DATA EXTRACTS START
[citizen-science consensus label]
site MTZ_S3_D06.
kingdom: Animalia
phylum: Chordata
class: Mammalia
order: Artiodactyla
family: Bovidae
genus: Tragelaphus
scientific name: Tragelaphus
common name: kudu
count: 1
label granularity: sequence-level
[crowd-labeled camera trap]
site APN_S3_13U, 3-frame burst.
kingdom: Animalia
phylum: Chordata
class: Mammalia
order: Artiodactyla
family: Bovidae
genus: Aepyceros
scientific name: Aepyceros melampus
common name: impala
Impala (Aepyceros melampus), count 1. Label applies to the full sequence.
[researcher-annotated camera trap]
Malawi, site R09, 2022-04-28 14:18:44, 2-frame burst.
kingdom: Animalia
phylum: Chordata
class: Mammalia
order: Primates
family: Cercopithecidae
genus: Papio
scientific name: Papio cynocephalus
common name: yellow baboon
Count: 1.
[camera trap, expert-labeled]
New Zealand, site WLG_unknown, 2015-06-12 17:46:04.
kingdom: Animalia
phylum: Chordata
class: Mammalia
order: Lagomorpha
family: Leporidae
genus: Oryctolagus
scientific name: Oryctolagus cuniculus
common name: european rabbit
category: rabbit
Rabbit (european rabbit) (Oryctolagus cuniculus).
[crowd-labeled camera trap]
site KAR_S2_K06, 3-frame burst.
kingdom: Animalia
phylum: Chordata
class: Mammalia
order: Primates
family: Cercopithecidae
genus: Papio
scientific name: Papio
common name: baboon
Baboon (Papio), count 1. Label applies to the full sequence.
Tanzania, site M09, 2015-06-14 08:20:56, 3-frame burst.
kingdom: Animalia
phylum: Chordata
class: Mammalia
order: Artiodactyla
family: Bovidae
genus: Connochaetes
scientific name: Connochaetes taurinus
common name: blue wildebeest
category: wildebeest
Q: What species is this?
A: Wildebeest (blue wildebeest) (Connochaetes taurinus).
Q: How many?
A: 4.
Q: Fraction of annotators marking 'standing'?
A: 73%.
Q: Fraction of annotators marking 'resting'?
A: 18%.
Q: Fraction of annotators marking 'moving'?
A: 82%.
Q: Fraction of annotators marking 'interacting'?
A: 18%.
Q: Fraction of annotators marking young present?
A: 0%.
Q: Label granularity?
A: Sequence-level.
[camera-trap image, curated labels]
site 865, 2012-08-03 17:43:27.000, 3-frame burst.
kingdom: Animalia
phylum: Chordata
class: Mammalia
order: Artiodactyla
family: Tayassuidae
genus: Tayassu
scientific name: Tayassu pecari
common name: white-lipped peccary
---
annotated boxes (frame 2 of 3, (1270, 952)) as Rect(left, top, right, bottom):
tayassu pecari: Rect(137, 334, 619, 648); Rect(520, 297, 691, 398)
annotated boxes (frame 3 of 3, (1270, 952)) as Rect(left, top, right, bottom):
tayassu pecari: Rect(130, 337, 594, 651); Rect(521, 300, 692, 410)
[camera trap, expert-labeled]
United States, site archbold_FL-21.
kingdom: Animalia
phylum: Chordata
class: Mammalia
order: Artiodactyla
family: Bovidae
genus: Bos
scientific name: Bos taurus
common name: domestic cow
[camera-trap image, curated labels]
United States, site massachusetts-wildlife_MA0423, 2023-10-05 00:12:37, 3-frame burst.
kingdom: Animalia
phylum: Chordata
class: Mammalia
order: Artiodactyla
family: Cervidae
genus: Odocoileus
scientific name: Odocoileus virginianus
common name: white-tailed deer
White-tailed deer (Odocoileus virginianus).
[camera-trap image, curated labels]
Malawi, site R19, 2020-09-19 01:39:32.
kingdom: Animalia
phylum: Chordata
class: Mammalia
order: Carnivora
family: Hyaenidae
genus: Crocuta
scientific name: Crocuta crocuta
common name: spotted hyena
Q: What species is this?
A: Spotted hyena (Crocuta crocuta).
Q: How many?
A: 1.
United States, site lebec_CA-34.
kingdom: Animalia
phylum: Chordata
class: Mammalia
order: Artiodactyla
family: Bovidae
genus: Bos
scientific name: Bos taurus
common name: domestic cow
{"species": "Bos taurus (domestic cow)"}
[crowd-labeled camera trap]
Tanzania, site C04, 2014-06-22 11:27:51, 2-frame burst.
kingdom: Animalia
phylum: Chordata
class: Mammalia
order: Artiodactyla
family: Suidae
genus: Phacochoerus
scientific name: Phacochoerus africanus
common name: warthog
DATA EXTRACTS END
Repeat every record exactly as written, please.

> OUTPUT OF THE TASK
[citizen-science consensus label]
site MTZ_S3_D06.
kingdom: Animalia
phylum: Chordata
class: Mammalia
order: Artiodactyla
family: Bovidae
genus: Tragelaphus
scientific name: Tragelaphus
common name: kudu
count: 1
label granularity: sequence-level
[crowd-labeled camera trap]
site APN_S3_13U, 3-frame burst.
kingdom: Animalia
phylum: Chordata
class: Mammalia
order: Artiodactyla
family: Bovidae
genus: Aepyceros
scientific name: Aepyceros melampus
common name: impala
Impala (Aepyceros melampus), count 1. Label applies to the full sequence.
[researcher-annotated camera trap]
Malawi, site R09, 2022-04-28 14:18:44, 2-frame burst.
kingdom: Animalia
phylum: Chordata
class: Mammalia
order: Primates
family: Cercopithecidae
genus: Papio
scientific name: Papio cynocephalus
common name: yellow baboon
Count: 1.
[camera trap, expert-labeled]
New Zealand, site WLG_unknown, 2015-06-12 17:46:04.
kingdom: Animalia
phylum: Chordata
class: Mammalia
order: Lagomorpha
family: Leporidae
genus: Oryctolagus
scientific name: Oryctolagus cuniculus
common name: european rabbit
category: rabbit
Rabbit (european rabbit) (Oryctolagus cuniculus).
[crowd-labeled camera trap]
site KAR_S2_K06, 3-frame burst.
kingdom: Animalia
phylum: Chordata
class: Mammalia
order: Primates
family: Cercopithecidae
genus: Papio
scientific name: Papio
common name: baboon
Baboon (Papio), count 1. Label applies to the full sequence.
Tanzania, site M09, 2015-06-14 08:20:56, 3-frame burst.
kingdom: Animalia
phylum: Chordata
class: Mammalia
order: Artiodactyla
family: Bovidae
genus: Connochaetes
scientific name: Connochaetes taurinus
common name: blue wildebeest
category: wildebeest
Q: What species is this?
A: Wildebeest (blue wildebeest) (Connochaetes taurinus).
Q: How many?
A: 4.
Q: Fraction of annotators marking 'standing'?
A: 73%.
Q: Fraction of annotators marking 'resting'?
A: 18%.
Q: Fraction of annotators marking 'moving'?
A: 82%.
Q: Fraction of annotators marking 'interacting'?
A: 18%.
Q: Fraction of annotators marking young present?
A: 0%.
Q: Label granularity?
A: Sequence-level.
[camera-trap image, curated labels]
site 865, 2012-08-03 17:43:27.000, 3-frame burst.
kingdom: Animalia
phylum: Chordata
class: Mammalia
order: Artiodactyla
family: Tayassuidae
genus: Tayassu
scientific name: Tayassu pecari
common name: white-lipped peccary
---
annotated boxes (frame 2 of 3, (1270, 952)) as Rect(left, top, right, bottom):
tayassu pecari: Rect(137, 334, 619, 648); Rect(520, 297, 691, 398)
annotated boxes (frame 3 of 3, (1270, 952)) as Rect(left, top, right, bottom):
tayassu pecari: Rect(130, 337, 594, 651); Rect(521, 300, 692, 410)
[camera trap, expert-labeled]
United States, site archbold_FL-21.
kingdom: Animalia
phylum: Chordata
class: Mammalia
order: Artiodactyla
family: Bovidae
genus: Bos
scientific name: Bos taurus
common name: domestic cow
[camera-trap image, curated labels]
United States, site massachusetts-wildlife_MA0423, 2023-10-05 00:12:37, 3-frame burst.
kingdom: Animalia
phylum: Chordata
class: Mammalia
order: Artiodactyla
family: Cervidae
genus: Odocoileus
scientific name: Odocoileus virginianus
common name: white-tailed deer
White-tailed deer (Odocoileus virginianus).
[camera-trap image, curated labels]
Malawi, site R19, 2020-09-19 01:39:32.
kingdom: Animalia
phylum: Chordata
class: Mammalia
order: Carnivora
family: Hyaenidae
genus: Crocuta
scientific name: Crocuta crocuta
common name: spotted hyena
Q: What species is this?
A: Spotted hyena (Crocuta crocuta).
Q: How many?
A: 1.
United States, site lebec_CA-34.
kingdom: Animalia
phylum: Chordata
class: Mammalia
order: Artiodactyla
family: Bovidae
genus: Bos
scientific name: Bos taurus
common name: domestic cow
{"species": "Bos taurus (domestic cow)"}
[crowd-labeled camera trap]
Tanzania, site C04, 2014-06-22 11:27:51, 2-frame burst.
kingdom: Animalia
phylum: Chordata
class: Mammalia
order: Artiodactyla
family: Suidae
genus: Phacochoerus
scientific name: Phacochoerus africanus
common name: warthog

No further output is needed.